9月3日、カンボジアでの建築活動を終えた「Japan Hope Builders」チームが無事に日本に帰国しました。H.I.S.との共同企画「カンボジアの家族と家を建てよう8日間」 に今回参加したのは16歳から40歳までの学生と社会人の皆さん。それぞれ個人で申込み、現地ではじめて全員が顔をあわせましたが、毎日の建築作業と交流を通じてチームワークが育まれ、充実した活動を行うことができました。
今回活動を行ったのはカンボジア第二の都市バッタンバン。アンコールワットで知られる古都シェムリアップから、車で3時間ほどのところに位置しています。ここで暮らす貧しい家族の多くが、公共の土地を不法に占拠してしまっている状態です。ハビタット・カンボジアは、地元の行政や世界銀行と協力して、公有地の区画整理を進め宅地造成を行うと共に、不法占拠解消に応じた家族には土地所有権が取得できるようサポートするプロジェクトに取り組んでいます。
今回、建築の支援を行ったのも、そうした場所に暮らすご家族でした。
South Yoeumtholさん(55歳)は、建築現場で働く労働者です。
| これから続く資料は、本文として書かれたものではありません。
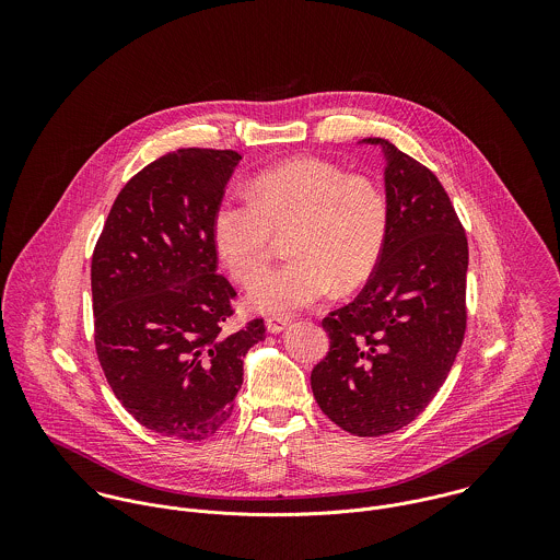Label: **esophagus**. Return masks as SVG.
<instances>
[{"label": "esophagus", "instance_id": "34e87169", "mask_svg": "<svg viewBox=\"0 0 560 560\" xmlns=\"http://www.w3.org/2000/svg\"><path fill=\"white\" fill-rule=\"evenodd\" d=\"M265 325H267V331L280 334V331H284L291 325V319L289 317H269V319L265 320Z\"/></svg>", "mask_w": 560, "mask_h": 560}]
</instances>
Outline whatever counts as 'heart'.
I'll list each match as a JSON object with an SVG mask.
<instances>
[{
	"instance_id": "b5f03b06",
	"label": "heart",
	"mask_w": 560,
	"mask_h": 560,
	"mask_svg": "<svg viewBox=\"0 0 560 560\" xmlns=\"http://www.w3.org/2000/svg\"><path fill=\"white\" fill-rule=\"evenodd\" d=\"M390 229L384 189L317 158H298L258 172L249 196L226 194L211 220L215 252L247 284L269 260L276 233L289 237V262L256 278L252 308L287 315L323 300L334 284L360 287L377 267Z\"/></svg>"
}]
</instances>
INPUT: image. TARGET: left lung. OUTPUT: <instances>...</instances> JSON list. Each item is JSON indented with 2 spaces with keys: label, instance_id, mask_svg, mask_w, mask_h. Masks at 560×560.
<instances>
[{
  "label": "left lung",
  "instance_id": "obj_1",
  "mask_svg": "<svg viewBox=\"0 0 560 560\" xmlns=\"http://www.w3.org/2000/svg\"><path fill=\"white\" fill-rule=\"evenodd\" d=\"M390 229L360 295L329 313L311 386L340 429L377 438L409 424L444 384L466 331L468 240L438 176L382 138Z\"/></svg>",
  "mask_w": 560,
  "mask_h": 560
}]
</instances>
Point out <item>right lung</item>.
Masks as SVG:
<instances>
[{
    "label": "right lung",
    "mask_w": 560,
    "mask_h": 560,
    "mask_svg": "<svg viewBox=\"0 0 560 560\" xmlns=\"http://www.w3.org/2000/svg\"><path fill=\"white\" fill-rule=\"evenodd\" d=\"M241 155L178 149L118 194L92 254L96 355L116 399L172 440L211 438L233 413L262 319L231 329L211 220Z\"/></svg>",
    "instance_id": "1"
}]
</instances>
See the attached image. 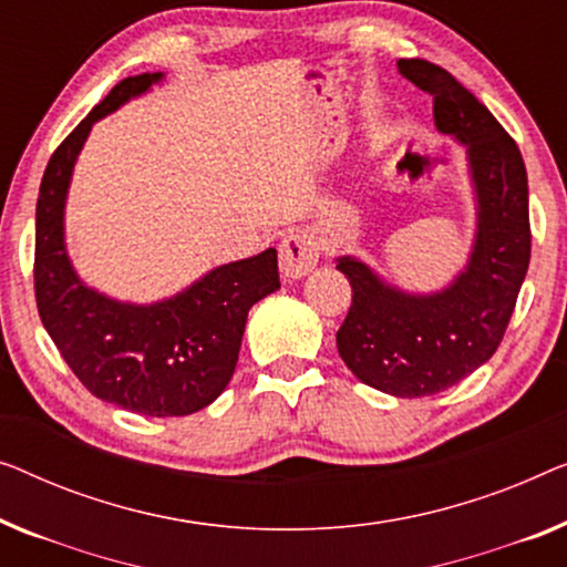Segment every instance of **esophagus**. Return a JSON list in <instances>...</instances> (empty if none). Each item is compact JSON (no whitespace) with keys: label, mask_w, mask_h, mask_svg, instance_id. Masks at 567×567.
Returning a JSON list of instances; mask_svg holds the SVG:
<instances>
[{"label":"esophagus","mask_w":567,"mask_h":567,"mask_svg":"<svg viewBox=\"0 0 567 567\" xmlns=\"http://www.w3.org/2000/svg\"><path fill=\"white\" fill-rule=\"evenodd\" d=\"M319 260V245L317 237L309 229H293L278 245V264H281L284 276L301 278L309 270H315Z\"/></svg>","instance_id":"esophagus-1"}]
</instances>
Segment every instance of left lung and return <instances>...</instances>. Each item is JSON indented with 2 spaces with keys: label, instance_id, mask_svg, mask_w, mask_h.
Masks as SVG:
<instances>
[{
  "label": "left lung",
  "instance_id": "1",
  "mask_svg": "<svg viewBox=\"0 0 567 567\" xmlns=\"http://www.w3.org/2000/svg\"><path fill=\"white\" fill-rule=\"evenodd\" d=\"M399 71L432 96L440 133L467 145L478 235L467 268L430 297H409L360 260L340 258L352 303L338 350L363 383L420 399L463 381L502 344L529 268V188L514 137L453 73L424 59H401Z\"/></svg>",
  "mask_w": 567,
  "mask_h": 567
}]
</instances>
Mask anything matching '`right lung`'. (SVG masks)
Segmentation results:
<instances>
[{
  "instance_id": "obj_1",
  "label": "right lung",
  "mask_w": 567,
  "mask_h": 567,
  "mask_svg": "<svg viewBox=\"0 0 567 567\" xmlns=\"http://www.w3.org/2000/svg\"><path fill=\"white\" fill-rule=\"evenodd\" d=\"M158 79L120 81L53 151L38 194L32 278L43 327L86 391L143 416H186L233 379L250 307L281 286L276 250L219 266L174 299L135 307L86 289L63 245L65 192L89 130Z\"/></svg>"
}]
</instances>
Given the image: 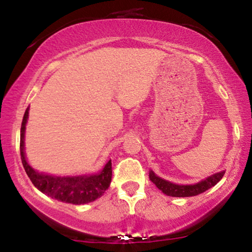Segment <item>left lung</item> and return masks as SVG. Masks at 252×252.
I'll return each instance as SVG.
<instances>
[{
    "mask_svg": "<svg viewBox=\"0 0 252 252\" xmlns=\"http://www.w3.org/2000/svg\"><path fill=\"white\" fill-rule=\"evenodd\" d=\"M225 172H219L216 174L209 176L207 179L199 182L195 185H175L172 182L163 180V179L158 178V175H155L154 173H149V178L152 180L153 184L156 185L158 189H161L166 195L169 196H194L204 193L205 190H207L211 187H213L215 185L218 184L220 181V179L224 176Z\"/></svg>",
    "mask_w": 252,
    "mask_h": 252,
    "instance_id": "left-lung-1",
    "label": "left lung"
}]
</instances>
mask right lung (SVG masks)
<instances>
[{
    "label": "right lung",
    "mask_w": 252,
    "mask_h": 252,
    "mask_svg": "<svg viewBox=\"0 0 252 252\" xmlns=\"http://www.w3.org/2000/svg\"><path fill=\"white\" fill-rule=\"evenodd\" d=\"M28 109L25 111L24 120L20 131V154L24 168L28 178L33 182L37 189L41 190L51 198L57 199L68 204H88L100 198L106 189H109L112 176L111 160L105 164L103 170L98 174L83 175V176H52L37 173L27 163L24 152V138L26 122L28 118Z\"/></svg>",
    "instance_id": "1"
}]
</instances>
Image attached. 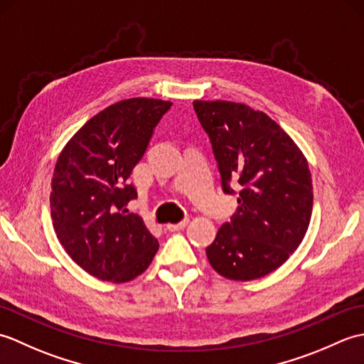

奥さんも野菜を売るなどして少しの収入を得ていますが、二人あわせても収入は日に600-700円ほど。それでも家を建てるために少しずつ貯金をしてきました。しかし、娘さんが通う大学の授業料も支払わねばならず、新しい家をたてるなど到底実現できない遠い夢に思えました。ハビタットの支援を通じて2014年1月に自分の土地を確保し、ようやく家を建てられることになったYoeumtholさんは、日本からボランティアがやって来るのをとても楽しみにしていました。
家の建築は、土台を作るところからスタート。地面の穴掘り、セメント作りと作業初日から力仕事が続きます。8月のカンボジアは雨季で、気温が高く雨が降りやすい季節です。2日目からは雨が続き、作業が中断することもありました。そうした中でもボランティア・チームは、汗をかきながら力を合わせてセメントを運び、レンガを積んで、黙々と作業を続けました。ホームパートナーのYoeumtholさんも作業に毎日積極的に加わりました。3日間の作業で床が完成し、壁も1面が途中まで仕上がりました。
バッタンバンでの最終日は、家の贈呈式とお別れパーティーです。僧侶が祈りをささげ、Yoeumtholさんの新居を祝福します。カンボジアの音楽でみんなでダンスもしました。現地の風習を知る良い機会にりました。そして、チームが企画した出し物も披露され、ジェスチャゲームやカンボジア語での伝言ゲームなどで大盛り上がり。最後の交流を最大限に楽しみました。
Yoeumtholさんは、「貧しくて自分だけの力では家を建てることができなかったので、こうして皆さんと一緒に家を建てられてとても感謝している。皆さんの笑顔にとても感動しました。いつかここで美容院をひらきたい。ありがとうございました」と話してくれました。
◇◆参加者感想◆◇
「1日1日の内容が濃くてとても良かった」(学生・女性)
「期待以上のプログラムでした。現地のご家族の方やハビタットのスタッフの方と関わることができて良かったです」(社会人・女性)
「建築の良い経験になった。一人での参加だったが皆優しく、安心して活動できた」(学生・男性)
「参加前と後で、カンボジアのイメージが大きく変わった。都市と地方の格差、今後の発展への期待感を感じた」(社会人・男性)
「参加前はカンボジア人は笑顔が少ないと思っていたが、カンボジア人はいつも笑顔で逆に日本人を笑顔にしてくれてた」(学生・女性)
ボランティアと家族が一緒に汗をかき、たくさんの笑顔が生まれた8日間でした。次回の開催は、2015年春を予定しています!